● ЗАДАЧИ И УПРАЖНЕНИЯ
1. Как будет выглядеть отрывок о суде над Винничевским, начиная со слов «Вернёмся, впрочем, к» и вплоть до слов «за свои действия.», если заменить в нём «обвиняемого» на «подсудимого»?
2. Как продолжить отрывок о суде над Винничевским после его последнего предложения? Напишите продолжение.

● ФРАГМЕНТ ТЕКСТА
Вернёмся, впрочем, к суду над Винничевским. По мнению Малкина, показаниям обвиняемого можно было доверять, и его следовало признать ответственным за свои действия.
О психиатрической экспертизе в своём месте было сказано достаточно подробно, поэтому вновь останавливаться на ней вряд ли нужно. Единственным интересным дополнением к ней можно считать суждение профессора о возможном исправлении Винничевского в условиях исправительно-трудовой колонии. Психиатру был задан такой вопрос одним из заседателей, и Малкин ответил: «Я не могу ответственно заявить, можно ли устранить действия Винничевского в исправительно-трудовых учреждениях, так как это скорее компетенция социального, а не психического плана». После Малкина выступил профессор Устинов, заявив, что он «в основном согласен с мнением коллеги» и что Винничевский «является личностью, ответственной за свои действия».

● ИЗВЛЕЧЁННЫЕ ДАННЫЕ
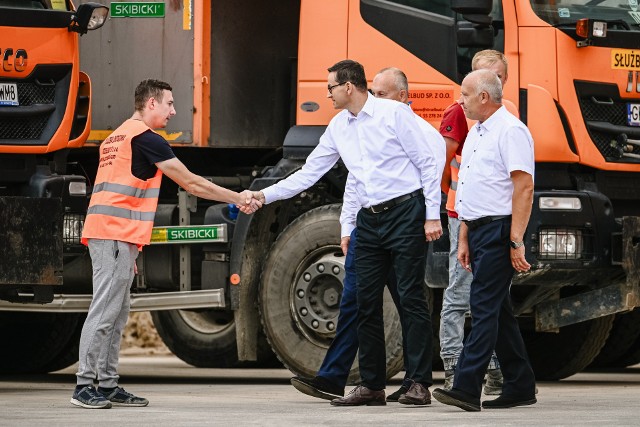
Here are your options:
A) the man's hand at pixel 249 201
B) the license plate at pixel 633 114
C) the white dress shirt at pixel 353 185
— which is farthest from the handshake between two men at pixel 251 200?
the license plate at pixel 633 114

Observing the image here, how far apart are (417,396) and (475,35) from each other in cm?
271

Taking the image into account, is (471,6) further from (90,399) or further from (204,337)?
(204,337)

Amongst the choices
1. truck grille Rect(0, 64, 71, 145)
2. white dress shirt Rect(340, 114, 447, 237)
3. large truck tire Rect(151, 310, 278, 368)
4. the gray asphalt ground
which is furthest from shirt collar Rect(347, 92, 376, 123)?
large truck tire Rect(151, 310, 278, 368)

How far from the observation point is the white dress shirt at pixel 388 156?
9.95 metres

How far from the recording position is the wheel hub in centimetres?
1205

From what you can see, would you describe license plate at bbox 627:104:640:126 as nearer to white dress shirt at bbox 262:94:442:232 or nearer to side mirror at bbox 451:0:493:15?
side mirror at bbox 451:0:493:15

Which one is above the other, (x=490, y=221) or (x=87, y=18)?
(x=87, y=18)

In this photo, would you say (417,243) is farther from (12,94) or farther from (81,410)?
(12,94)

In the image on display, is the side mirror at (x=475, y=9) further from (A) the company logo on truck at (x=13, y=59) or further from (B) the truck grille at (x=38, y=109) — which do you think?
(A) the company logo on truck at (x=13, y=59)

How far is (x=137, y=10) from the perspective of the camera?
12.8 m

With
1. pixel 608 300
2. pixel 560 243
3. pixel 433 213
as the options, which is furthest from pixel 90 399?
pixel 608 300

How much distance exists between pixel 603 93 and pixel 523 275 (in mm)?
1307

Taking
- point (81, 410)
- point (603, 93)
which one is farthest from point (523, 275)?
point (81, 410)

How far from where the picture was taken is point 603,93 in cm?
1160
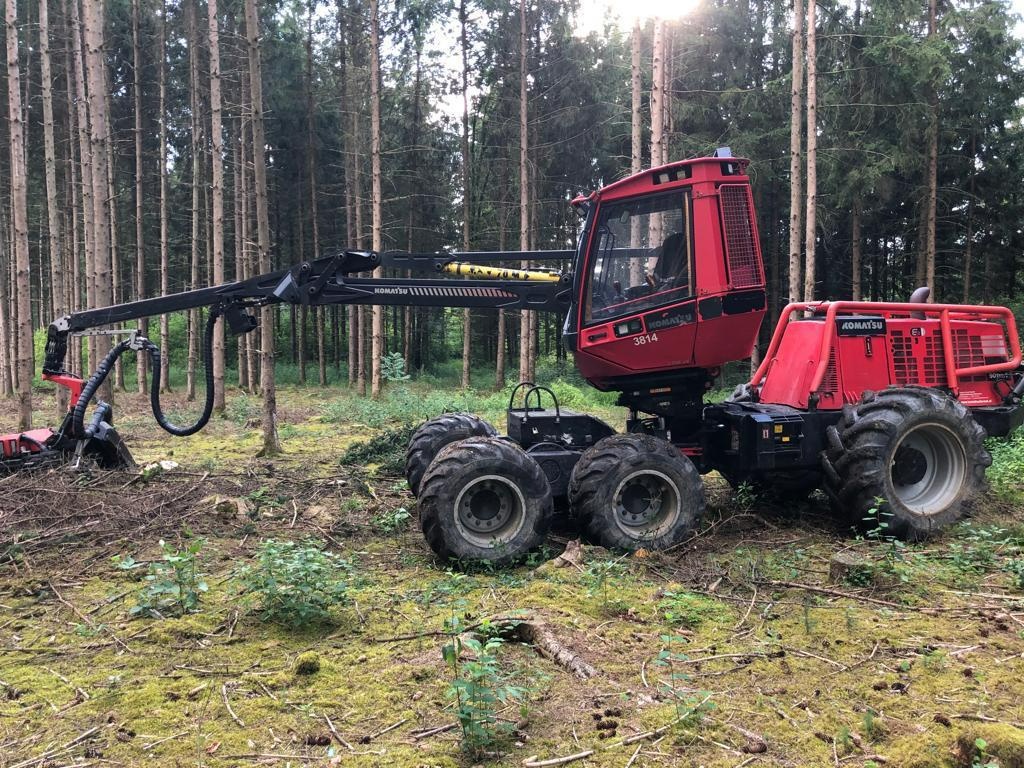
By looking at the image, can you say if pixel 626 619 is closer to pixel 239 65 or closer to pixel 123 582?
pixel 123 582

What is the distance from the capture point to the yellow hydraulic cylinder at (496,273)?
269 inches

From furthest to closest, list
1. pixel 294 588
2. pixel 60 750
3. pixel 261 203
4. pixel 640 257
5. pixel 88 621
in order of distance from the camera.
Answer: pixel 261 203 < pixel 640 257 < pixel 88 621 < pixel 294 588 < pixel 60 750

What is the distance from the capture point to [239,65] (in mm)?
22438

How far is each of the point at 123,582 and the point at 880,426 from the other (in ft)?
20.8

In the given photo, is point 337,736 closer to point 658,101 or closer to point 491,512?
point 491,512

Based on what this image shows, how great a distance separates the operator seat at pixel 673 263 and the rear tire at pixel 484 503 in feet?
6.49

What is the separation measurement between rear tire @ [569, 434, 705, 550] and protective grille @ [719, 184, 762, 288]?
1595 mm

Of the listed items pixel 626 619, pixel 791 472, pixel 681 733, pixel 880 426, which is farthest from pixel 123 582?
pixel 880 426

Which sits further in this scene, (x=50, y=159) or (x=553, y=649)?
(x=50, y=159)

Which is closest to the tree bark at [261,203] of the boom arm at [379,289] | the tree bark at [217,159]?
the boom arm at [379,289]

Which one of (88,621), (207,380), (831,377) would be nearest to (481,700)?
(88,621)

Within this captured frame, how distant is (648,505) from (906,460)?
2.64m

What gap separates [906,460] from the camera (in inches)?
270

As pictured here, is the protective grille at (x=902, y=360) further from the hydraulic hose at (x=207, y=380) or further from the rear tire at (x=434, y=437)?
the hydraulic hose at (x=207, y=380)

● РЕШЁННЫЕ ЗАДАЧИ
1.
Вернёмся, впрочем, к суду над Винничевским. По мнению Малкина, показаниям подсудимого можно было доверять, и его следовало признать ответственным за свои действия.

2.
Адвокат заявил ходатайство о вызове в суд родителей обвиняемого для их допроса о поведении сына в быту. Мотивировал свою просьбу защитник тем, что Винничевский является несовершеннолетним. Прокурор выступил против, объяснив, что Винничевскому уже 17 лет и его родители от него отреклись, потребовав через газету расстрела. Демарш прокурора Кабакова выходил за рамки его полномочий, и дело тут даже не в том, что Винничевскому на самом деле в тот момент ещё не исполнилось 17 лет, а в том, что, протестуя против вызова родителей, гражданин прокурор по спецделам покусился на исключительную прерогативу судьи. Согласно статьям 253 и 254 Уголовно-процессуального кодекса 1923 г. решение о вызове свидетелей в суд принимает исключительно судья, и он не вправе отклонить ходатайство лишь на основании того, что дело уже достаточно выяснено. Другими словами, адвокат Мокроусов, заявляя ходатайство, был, что называется, в своём праве, а вот прокурор явно вышел за рамки отведённых ему законом полномочий.
Как нетрудно догадаться, родителей обвиняемого в суд не вызвали. После этого объявили перерыв на 10 минут.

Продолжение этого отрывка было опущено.